→ SHORT PROBLEM
Pick out every line of the listing below that contains the string "here", and copy each such line in full.
>> BEGIN INPUT DATA
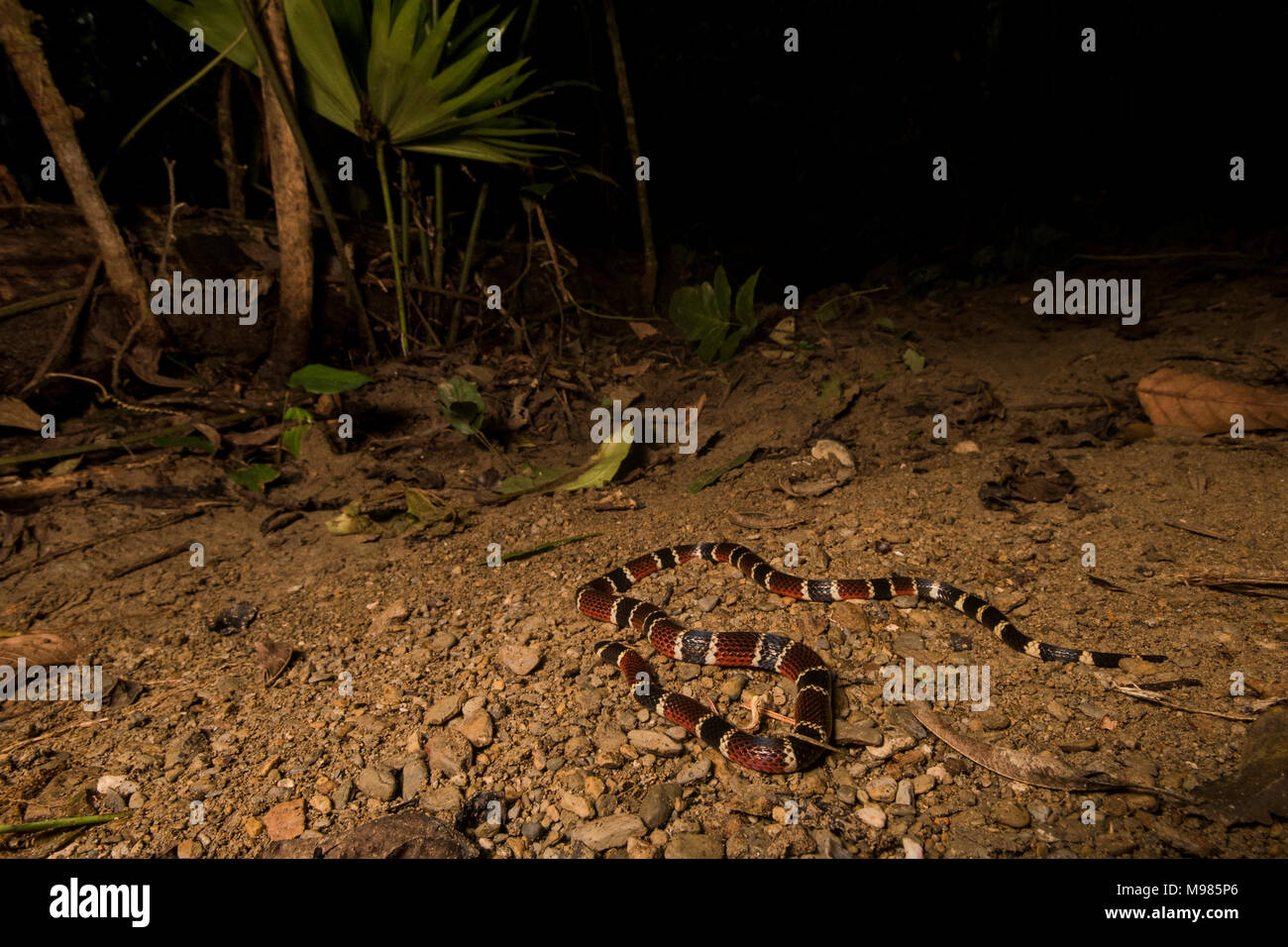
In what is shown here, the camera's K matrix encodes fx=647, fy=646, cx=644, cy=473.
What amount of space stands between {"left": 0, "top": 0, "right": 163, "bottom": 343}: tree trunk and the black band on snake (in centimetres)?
411

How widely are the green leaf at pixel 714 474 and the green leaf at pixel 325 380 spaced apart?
2.27m

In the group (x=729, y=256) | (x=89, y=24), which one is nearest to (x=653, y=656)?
(x=729, y=256)

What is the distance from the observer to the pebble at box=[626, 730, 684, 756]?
2.32 meters

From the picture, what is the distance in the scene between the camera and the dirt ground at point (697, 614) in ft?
6.72

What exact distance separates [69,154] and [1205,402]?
720 cm

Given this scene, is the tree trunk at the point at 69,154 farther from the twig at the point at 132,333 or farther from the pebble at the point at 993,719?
the pebble at the point at 993,719

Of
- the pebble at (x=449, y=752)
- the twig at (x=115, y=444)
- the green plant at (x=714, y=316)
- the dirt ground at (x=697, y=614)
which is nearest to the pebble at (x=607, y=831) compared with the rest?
the dirt ground at (x=697, y=614)

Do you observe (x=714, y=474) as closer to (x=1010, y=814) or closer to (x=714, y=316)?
→ (x=714, y=316)

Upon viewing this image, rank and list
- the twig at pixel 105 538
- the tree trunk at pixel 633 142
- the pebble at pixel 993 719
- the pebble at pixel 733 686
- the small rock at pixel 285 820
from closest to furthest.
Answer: the small rock at pixel 285 820, the pebble at pixel 993 719, the pebble at pixel 733 686, the twig at pixel 105 538, the tree trunk at pixel 633 142

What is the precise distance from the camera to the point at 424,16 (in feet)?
15.1

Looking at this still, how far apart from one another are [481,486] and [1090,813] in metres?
3.71

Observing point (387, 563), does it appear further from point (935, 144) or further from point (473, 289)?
point (935, 144)

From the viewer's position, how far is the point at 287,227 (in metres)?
4.86

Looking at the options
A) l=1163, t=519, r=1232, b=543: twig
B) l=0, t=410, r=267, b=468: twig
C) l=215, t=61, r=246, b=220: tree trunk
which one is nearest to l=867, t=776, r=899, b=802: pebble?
l=1163, t=519, r=1232, b=543: twig
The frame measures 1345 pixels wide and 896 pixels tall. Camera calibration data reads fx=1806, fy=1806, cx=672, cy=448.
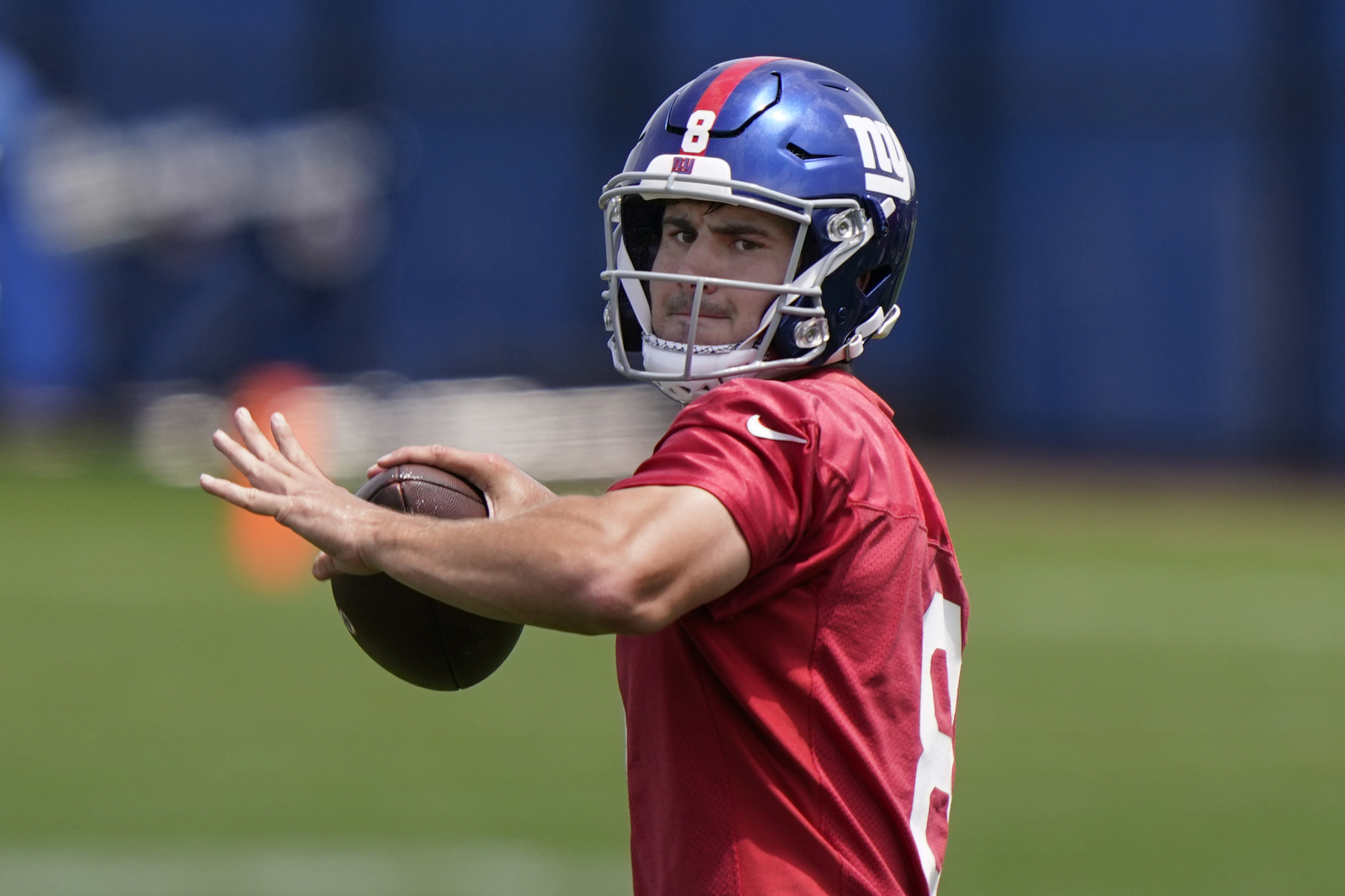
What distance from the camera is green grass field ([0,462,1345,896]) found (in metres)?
6.04

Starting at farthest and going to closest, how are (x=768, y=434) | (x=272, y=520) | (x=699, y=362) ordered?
(x=272, y=520), (x=699, y=362), (x=768, y=434)

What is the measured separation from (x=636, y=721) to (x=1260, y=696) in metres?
6.95

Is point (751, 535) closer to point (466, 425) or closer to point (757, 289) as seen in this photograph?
point (757, 289)

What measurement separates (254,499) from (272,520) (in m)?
7.91

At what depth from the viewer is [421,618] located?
9.44ft

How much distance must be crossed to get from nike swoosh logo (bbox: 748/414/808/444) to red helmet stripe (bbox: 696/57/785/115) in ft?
Answer: 2.04

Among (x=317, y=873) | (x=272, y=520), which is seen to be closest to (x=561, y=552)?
(x=317, y=873)

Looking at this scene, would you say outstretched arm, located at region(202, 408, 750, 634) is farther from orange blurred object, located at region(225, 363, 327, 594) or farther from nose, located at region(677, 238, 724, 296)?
orange blurred object, located at region(225, 363, 327, 594)

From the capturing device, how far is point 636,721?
2.58m

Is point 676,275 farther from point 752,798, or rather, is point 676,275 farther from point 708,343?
point 752,798

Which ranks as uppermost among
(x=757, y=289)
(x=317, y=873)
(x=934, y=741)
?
(x=757, y=289)

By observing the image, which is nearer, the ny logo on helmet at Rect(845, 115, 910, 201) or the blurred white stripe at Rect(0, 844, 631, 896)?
the ny logo on helmet at Rect(845, 115, 910, 201)

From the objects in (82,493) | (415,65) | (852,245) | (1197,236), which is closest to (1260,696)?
(852,245)

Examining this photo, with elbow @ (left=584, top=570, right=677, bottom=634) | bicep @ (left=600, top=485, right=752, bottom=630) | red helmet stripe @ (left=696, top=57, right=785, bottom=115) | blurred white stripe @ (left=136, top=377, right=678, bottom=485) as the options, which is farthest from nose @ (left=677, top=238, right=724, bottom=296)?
blurred white stripe @ (left=136, top=377, right=678, bottom=485)
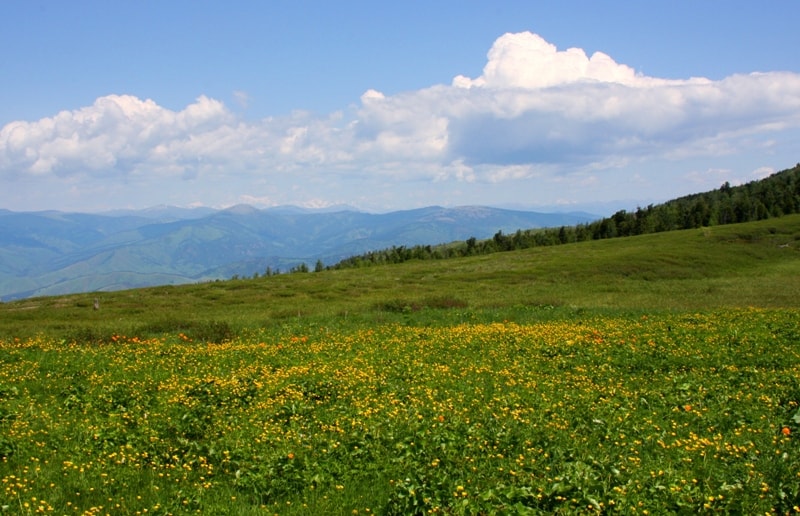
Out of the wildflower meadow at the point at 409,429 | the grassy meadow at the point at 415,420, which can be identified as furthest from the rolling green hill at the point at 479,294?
the wildflower meadow at the point at 409,429

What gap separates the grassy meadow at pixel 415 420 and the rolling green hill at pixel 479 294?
8782 millimetres

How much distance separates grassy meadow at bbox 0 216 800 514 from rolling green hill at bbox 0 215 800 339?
8.78 metres

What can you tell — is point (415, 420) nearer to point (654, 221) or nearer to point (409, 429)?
point (409, 429)

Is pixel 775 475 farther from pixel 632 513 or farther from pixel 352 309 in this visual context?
pixel 352 309

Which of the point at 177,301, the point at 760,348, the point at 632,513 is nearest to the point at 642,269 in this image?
the point at 760,348

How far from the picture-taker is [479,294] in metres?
52.7

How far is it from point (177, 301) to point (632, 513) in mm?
55641

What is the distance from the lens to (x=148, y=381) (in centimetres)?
1608

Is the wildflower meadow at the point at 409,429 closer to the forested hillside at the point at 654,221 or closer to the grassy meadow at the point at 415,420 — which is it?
Result: the grassy meadow at the point at 415,420

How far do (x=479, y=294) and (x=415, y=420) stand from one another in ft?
136

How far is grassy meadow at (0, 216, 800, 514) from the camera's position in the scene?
8383mm

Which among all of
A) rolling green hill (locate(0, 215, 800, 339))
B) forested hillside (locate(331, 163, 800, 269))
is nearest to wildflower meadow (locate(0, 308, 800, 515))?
rolling green hill (locate(0, 215, 800, 339))

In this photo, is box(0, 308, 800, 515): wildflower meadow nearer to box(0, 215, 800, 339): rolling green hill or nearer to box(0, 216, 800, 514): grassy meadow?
box(0, 216, 800, 514): grassy meadow

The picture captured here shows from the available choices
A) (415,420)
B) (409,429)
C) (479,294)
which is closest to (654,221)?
(479,294)
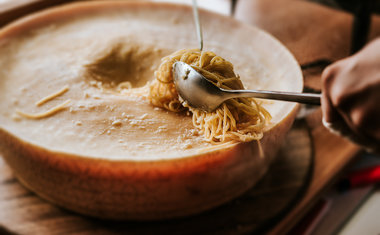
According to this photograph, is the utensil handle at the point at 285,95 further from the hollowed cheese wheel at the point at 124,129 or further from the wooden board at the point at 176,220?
the wooden board at the point at 176,220

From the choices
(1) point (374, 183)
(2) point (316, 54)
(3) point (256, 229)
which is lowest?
(1) point (374, 183)

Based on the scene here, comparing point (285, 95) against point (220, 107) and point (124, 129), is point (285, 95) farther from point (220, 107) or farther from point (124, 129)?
point (124, 129)

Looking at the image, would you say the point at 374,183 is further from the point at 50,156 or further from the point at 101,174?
the point at 50,156

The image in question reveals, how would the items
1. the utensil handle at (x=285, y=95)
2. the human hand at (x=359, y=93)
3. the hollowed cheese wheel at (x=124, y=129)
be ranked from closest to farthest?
1. the human hand at (x=359, y=93)
2. the utensil handle at (x=285, y=95)
3. the hollowed cheese wheel at (x=124, y=129)

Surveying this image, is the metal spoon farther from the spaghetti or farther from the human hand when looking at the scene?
the human hand

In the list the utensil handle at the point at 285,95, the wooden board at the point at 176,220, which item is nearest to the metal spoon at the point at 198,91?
the utensil handle at the point at 285,95

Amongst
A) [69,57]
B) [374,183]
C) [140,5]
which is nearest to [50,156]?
[69,57]

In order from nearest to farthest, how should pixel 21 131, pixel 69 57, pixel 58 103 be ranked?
pixel 21 131 → pixel 58 103 → pixel 69 57

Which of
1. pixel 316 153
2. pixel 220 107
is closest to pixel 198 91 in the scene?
pixel 220 107
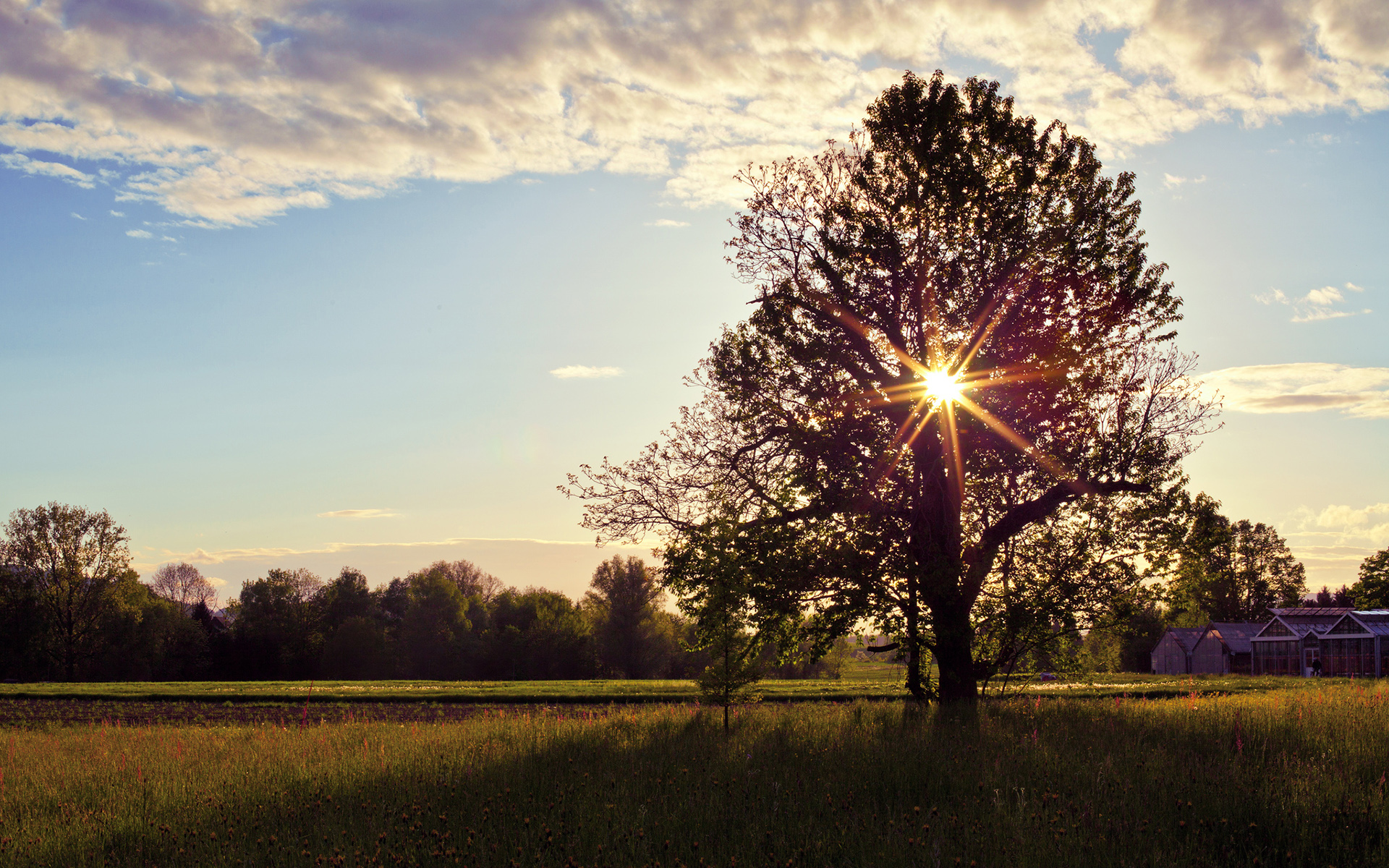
>> END INPUT DATA
→ COMPLETED TASK
In what is shown here, the camera's K matrix encodes fx=647, fy=646, cx=644, cy=473.
The picture captured here shows from the available choices
Based on the scene here, comparing point (285, 95) against point (220, 107) and point (124, 129), is point (285, 95) farther from point (220, 107) or farther from point (124, 129)?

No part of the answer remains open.